In Bosnien ist es anders. Zwar haben die Völker dort unterschiedliche Religionen, angesichts der Tatsache, dass die muslimischen Bosniaken dem mit Abstand liberalsten Islam auf der gesamten Welt (praktisch nicht zu unterscheiden im Zusammenleben mit Christen) frönten, und alle dieselbe Sprache sprechen, lässt sich aber durchaus sagen, dass es sich um Menschen aus einem gleichen Kulturkreis handelt. Natürlich war das im ehemaligen Jugoslawien auch so (mit Ausnahme der Albaner, und mit der Einschränkung, dass Mazedonier und Slowenen eine eigene Sprache haben), aber das Experiment mit Bosnien und die Schaffung völlig neuer Grenzen wollte sich damals niemand antun, nachdem man schon gegenüber Jugoslawien eine völlig verfehlte und einseitige Politik betrieben hatte, und das ist durchaus verständlich und nachvollziehbar. Schon seit Längerem hat sich aber die Situation grundlegend geändert. Die ehemals ebenfalls „verfeindeten“ Serben und Kroaten kommen mittlerweile „sehr gut“ miteinander aus, aber bei den Bosniaken macht sich – vom Westen regelrecht herangezüchtet, man sieht das ja auch bei uns! – immer mehr der radikale Islam breit, und niemand unternimmt wider besseren Wissens etwas dagegen. Zum Teil ist es schlechtes Gewissen wegen Srebrenica, das die Politik Europas bestimmt, in Wahrheit aber amerikanische Bevormundung (die moslemischen Kosovoalbaner und Bosniaken sind willfähige Helfer gegen russische Einflussnahme auf dem Balkan) und deutscher Revanchismus gepaart mit Dummheit. Allein dass Bulgarien (aus NATO Raison) Mitglied der EU ist, die südlichen Staaten Ex-Jugoslawiens (Serbien, Bosnien, Monte Negro, Mazedonien) aber nicht, ist an Lächerlichkeit kaum zu überbieten…
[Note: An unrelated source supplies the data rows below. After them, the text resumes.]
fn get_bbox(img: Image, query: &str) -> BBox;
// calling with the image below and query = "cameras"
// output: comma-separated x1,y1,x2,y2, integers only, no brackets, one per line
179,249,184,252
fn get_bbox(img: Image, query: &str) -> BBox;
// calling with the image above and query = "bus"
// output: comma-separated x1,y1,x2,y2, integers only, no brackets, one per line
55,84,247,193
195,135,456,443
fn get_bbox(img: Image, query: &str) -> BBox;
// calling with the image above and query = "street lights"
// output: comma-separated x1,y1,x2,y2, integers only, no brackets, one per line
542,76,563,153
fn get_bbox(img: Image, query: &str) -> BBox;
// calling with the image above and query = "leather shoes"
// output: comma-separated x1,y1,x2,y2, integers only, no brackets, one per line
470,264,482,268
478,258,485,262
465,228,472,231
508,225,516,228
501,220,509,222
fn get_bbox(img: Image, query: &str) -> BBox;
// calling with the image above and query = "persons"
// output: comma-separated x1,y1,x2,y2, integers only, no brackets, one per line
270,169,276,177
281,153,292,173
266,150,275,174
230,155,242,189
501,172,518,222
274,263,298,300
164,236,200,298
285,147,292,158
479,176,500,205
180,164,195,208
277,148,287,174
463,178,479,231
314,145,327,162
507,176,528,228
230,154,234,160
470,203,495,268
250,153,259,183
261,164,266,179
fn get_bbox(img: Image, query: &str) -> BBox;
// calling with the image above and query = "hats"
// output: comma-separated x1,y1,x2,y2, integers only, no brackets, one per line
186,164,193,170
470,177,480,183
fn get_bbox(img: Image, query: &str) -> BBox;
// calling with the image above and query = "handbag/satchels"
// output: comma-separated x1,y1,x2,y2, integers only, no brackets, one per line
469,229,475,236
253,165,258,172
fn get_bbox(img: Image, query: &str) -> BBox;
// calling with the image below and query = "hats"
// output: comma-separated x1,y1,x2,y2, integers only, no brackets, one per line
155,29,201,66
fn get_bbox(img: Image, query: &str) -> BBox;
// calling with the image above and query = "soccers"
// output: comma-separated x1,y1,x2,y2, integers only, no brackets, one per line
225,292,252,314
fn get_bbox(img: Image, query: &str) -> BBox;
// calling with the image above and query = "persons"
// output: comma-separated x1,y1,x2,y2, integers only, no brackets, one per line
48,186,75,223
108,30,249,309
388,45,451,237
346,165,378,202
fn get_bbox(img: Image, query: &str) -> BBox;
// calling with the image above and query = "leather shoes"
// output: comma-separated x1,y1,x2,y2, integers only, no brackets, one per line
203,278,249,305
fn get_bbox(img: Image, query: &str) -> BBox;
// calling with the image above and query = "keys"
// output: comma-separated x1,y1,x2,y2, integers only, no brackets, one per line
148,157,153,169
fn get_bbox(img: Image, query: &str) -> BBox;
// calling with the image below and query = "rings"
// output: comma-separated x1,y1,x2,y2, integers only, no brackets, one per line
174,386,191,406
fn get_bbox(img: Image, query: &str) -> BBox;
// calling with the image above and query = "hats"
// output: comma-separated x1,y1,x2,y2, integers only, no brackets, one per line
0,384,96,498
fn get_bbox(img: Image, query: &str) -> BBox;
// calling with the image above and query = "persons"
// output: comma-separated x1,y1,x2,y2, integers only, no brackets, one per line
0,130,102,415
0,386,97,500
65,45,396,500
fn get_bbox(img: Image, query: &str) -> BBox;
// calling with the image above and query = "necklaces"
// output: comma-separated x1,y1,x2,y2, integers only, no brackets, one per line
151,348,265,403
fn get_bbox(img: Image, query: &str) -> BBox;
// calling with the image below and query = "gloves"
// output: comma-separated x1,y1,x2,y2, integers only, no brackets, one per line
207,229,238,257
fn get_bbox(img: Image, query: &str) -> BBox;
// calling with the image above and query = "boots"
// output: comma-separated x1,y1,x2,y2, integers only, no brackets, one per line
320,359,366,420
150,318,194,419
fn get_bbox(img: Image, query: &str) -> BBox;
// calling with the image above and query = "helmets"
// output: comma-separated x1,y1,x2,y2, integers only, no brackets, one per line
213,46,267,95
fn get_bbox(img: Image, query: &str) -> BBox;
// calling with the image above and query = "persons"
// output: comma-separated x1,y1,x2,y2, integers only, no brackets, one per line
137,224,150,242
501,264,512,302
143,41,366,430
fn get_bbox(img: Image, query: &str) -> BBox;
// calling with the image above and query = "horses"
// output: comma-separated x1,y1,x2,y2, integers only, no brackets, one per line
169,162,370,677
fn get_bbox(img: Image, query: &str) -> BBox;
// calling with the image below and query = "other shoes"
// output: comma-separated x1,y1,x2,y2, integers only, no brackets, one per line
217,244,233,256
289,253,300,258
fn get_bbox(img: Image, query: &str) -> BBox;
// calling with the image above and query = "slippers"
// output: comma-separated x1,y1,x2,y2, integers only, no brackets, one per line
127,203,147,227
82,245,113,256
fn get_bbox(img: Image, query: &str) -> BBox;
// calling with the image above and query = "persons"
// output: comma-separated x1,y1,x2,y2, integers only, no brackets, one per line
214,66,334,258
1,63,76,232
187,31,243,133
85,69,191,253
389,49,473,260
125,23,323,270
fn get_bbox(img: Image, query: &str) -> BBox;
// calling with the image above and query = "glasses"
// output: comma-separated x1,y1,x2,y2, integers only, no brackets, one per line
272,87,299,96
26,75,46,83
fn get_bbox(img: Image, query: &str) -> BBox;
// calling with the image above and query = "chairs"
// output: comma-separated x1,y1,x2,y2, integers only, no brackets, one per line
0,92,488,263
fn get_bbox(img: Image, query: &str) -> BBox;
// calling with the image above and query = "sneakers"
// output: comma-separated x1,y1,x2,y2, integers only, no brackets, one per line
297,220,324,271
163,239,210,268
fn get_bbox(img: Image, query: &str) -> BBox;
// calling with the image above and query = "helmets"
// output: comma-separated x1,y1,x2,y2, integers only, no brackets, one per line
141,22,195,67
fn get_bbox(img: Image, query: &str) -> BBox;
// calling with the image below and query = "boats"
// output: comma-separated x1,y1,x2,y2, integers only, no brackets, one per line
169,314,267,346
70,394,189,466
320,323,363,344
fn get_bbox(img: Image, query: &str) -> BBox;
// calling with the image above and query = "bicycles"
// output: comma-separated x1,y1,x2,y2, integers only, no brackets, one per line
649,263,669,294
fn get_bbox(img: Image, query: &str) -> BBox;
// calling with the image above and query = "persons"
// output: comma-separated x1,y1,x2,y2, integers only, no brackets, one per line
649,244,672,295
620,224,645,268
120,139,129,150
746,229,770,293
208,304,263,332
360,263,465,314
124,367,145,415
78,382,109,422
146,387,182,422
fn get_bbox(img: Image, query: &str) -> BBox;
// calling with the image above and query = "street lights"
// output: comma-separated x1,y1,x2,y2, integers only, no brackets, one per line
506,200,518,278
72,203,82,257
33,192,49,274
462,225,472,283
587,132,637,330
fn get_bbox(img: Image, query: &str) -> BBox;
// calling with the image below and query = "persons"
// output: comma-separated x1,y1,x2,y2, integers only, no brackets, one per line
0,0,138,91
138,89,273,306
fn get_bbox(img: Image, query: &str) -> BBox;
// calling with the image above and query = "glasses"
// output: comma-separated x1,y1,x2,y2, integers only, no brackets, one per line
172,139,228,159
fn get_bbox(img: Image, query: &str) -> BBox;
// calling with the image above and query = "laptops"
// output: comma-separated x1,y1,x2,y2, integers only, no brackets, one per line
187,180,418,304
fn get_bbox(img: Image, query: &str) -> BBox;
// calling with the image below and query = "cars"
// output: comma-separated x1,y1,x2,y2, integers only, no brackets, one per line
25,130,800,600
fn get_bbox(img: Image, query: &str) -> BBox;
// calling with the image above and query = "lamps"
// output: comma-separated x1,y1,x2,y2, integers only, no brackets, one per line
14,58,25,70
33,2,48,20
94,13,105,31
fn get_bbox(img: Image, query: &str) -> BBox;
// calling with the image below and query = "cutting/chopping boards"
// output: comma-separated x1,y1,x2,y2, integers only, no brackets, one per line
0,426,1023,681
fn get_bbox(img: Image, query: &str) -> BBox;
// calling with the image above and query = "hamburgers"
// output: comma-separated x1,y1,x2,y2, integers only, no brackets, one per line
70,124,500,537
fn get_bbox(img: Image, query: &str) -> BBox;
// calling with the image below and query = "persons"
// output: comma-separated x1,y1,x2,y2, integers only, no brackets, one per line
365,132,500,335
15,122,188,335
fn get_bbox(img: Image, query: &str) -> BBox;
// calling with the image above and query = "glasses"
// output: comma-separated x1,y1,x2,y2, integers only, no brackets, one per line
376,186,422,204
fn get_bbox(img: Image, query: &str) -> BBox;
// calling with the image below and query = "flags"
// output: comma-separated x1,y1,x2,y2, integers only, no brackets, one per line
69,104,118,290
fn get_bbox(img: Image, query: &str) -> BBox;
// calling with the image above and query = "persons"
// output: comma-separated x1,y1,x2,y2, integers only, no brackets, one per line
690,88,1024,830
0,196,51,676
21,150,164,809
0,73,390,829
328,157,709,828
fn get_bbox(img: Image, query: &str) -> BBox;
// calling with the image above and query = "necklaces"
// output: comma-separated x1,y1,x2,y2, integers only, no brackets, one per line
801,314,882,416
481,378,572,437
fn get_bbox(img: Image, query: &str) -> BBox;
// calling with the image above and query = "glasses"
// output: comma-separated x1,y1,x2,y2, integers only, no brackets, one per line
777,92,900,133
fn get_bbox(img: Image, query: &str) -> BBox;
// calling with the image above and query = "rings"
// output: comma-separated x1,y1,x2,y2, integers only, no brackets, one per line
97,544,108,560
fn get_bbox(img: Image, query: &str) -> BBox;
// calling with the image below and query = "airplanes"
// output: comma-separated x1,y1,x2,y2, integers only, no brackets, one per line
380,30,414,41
“Der Zündler und die Brandbeschleuniger” … ??? .. Es wundert mich , dass in der Recherche die destabilisierende Rolle westlicher Staaten (Deutschland, Frankreich, Kanada) nicht vorkommt?? Ah neee ..das übliche “geschlossene Auge”
Südtirol wartet schon seit über 100 Jahren auf sein Selbstbestimmungsrecht!
Die Balkanesen werden sich das schon untereinander richten …
Südtirol ist im Gegensatz zu Bosnien wohlhabend, kann als Land mit großer Autonomie von beiden Nachbarn, Italien wie auch Österreich wirtschaftlich profitieren und kann sich mit Österreich mehr und mehr vernetzen.
Hier sollte man nichts übers Knie brechen, vor allem bleibt es eine Entscheidung der Südtiroler selbst wie und in welchem Ausmaß und Zeitrahmen sie sich mehr und mehr zu Österreich orientieren.
Man darf nicht vergessen das sie den linken österreichischen Mainstream beobachten und sich sicher nicht vom Regen in die Traufe stellen werden.